Durante su intervención en el Foro Internacional de Revisión de la Migración 2026 de la ONU, el viceministro Alexander Yánez reivindicó la tradición de Venezuela como nación de acogida y rechazó categóricamente la criminalización de la movilidad humana, sentenciando que migrar no es una amenaza ni un delito. El diplomático denunció que el flujo migratorio venezolano ha sido inducido por las medidas coercitivas unilaterales y denunció la «politización» del tema, la cual ha generado campañas de estigmatización y políticas hostiles que vulneran los derechos de sus ciudadanos en el extranjero.

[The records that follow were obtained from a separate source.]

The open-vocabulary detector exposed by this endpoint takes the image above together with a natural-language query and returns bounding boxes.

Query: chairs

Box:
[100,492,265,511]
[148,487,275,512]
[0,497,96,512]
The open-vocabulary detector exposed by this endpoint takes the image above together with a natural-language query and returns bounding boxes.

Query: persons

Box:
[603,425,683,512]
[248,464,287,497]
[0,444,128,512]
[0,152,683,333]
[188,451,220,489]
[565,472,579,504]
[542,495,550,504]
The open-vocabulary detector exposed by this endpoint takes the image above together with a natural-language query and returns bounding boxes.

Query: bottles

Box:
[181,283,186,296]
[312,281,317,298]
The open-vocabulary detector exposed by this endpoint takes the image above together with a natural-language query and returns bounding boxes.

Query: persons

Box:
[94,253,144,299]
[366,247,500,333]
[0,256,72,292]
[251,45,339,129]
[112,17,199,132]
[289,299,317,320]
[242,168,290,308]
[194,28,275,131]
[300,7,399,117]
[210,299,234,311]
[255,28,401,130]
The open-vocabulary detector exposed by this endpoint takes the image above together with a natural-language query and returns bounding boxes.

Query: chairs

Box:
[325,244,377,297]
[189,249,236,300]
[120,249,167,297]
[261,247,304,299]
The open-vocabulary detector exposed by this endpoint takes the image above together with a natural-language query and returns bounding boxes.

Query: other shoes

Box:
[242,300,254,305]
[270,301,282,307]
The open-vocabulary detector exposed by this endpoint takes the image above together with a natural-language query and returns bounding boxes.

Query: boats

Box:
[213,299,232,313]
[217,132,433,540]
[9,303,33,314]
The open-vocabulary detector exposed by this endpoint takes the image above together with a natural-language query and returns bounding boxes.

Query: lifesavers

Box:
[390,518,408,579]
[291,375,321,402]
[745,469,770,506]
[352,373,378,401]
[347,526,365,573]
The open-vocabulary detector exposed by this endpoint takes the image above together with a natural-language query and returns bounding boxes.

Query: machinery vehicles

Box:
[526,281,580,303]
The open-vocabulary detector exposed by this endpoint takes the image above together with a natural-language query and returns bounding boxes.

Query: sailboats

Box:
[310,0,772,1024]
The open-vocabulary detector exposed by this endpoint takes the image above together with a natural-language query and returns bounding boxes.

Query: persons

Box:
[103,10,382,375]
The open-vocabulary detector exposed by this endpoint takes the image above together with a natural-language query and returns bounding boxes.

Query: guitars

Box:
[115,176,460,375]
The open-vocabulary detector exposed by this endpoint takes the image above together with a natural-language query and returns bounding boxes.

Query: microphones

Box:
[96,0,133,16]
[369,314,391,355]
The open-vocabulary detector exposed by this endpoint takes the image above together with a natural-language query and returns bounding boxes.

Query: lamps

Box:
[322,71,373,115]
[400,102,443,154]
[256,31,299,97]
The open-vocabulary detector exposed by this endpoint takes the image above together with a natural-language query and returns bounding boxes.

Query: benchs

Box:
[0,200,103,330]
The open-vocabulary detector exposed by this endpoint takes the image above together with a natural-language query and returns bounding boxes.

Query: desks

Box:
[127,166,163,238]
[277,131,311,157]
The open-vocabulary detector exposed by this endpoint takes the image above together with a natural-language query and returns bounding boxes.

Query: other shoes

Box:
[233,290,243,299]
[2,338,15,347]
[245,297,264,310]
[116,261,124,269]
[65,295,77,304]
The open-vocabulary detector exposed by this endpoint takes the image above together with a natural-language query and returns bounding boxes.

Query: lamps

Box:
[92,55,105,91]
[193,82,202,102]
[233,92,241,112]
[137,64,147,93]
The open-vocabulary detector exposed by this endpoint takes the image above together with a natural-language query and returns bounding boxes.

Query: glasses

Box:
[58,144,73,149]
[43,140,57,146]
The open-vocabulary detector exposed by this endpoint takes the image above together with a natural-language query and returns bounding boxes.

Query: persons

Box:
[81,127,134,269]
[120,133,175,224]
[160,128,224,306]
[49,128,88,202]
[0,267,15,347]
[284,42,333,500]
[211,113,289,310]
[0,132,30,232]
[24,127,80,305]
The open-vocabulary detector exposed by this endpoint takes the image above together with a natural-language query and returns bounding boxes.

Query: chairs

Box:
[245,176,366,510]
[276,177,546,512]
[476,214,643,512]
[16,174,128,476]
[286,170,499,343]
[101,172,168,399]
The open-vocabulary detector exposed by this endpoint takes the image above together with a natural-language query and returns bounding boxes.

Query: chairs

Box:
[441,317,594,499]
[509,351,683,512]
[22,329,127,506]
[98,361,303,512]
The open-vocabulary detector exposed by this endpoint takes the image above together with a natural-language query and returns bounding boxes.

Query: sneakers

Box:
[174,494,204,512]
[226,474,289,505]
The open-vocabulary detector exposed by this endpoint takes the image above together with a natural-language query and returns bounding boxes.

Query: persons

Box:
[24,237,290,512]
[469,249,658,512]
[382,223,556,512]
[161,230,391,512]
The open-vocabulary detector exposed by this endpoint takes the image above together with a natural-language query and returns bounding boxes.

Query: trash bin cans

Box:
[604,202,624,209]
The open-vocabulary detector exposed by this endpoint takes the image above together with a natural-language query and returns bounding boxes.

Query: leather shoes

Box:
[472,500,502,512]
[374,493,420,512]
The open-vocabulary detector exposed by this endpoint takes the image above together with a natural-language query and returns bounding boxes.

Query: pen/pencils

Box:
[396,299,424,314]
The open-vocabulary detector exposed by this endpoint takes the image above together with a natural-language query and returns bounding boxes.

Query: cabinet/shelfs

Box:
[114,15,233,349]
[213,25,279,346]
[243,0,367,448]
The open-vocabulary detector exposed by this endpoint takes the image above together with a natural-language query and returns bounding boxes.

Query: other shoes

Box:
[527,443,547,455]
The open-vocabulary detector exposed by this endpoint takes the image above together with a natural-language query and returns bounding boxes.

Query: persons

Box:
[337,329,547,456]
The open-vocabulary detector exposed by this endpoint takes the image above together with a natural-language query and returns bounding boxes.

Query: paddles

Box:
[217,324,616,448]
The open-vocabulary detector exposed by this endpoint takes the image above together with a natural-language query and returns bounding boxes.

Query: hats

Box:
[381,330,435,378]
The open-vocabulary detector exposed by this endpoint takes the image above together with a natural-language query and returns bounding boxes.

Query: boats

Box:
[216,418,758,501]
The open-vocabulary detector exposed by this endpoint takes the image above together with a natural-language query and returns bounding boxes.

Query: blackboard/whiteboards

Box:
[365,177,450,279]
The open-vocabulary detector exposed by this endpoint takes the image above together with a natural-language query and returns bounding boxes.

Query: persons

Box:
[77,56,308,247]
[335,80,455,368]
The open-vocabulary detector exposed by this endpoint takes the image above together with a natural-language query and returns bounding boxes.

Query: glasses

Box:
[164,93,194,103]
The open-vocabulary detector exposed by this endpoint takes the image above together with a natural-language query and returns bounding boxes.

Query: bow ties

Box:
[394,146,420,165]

Ante la plenaria, Yánez hizo un llamado urgente al Sistema de Naciones Unidas para que actúe con neutralidad e independencia, evitando que la labor humanitaria sea instrumentalizada como herramienta de presión política. En este sentido, el Gobierno Bolivariano manifestó su repudio a las deportaciones masivas y a cualquier trato cruel o inhumano, advirtiendo que ver al migrante como un peligro solo fortalece a las redes criminales y profundiza la deshumanización del hecho migratorio

Finalmente, el representante venezolano destacó la efectividad del Plan Vuelta a la Patria, informando que entre los años 2018 y 2025 más de un millón de personas han retornado al país de forma voluntaria. Con estos resultados, Venezuela ratificó su compromiso con una movilidad segura, ordenada y regular, exigiendo un enfoque multilateral que priorice la dignidad humana y soluciones concretas frente a las causas estructurales que provocan el desplazamiento.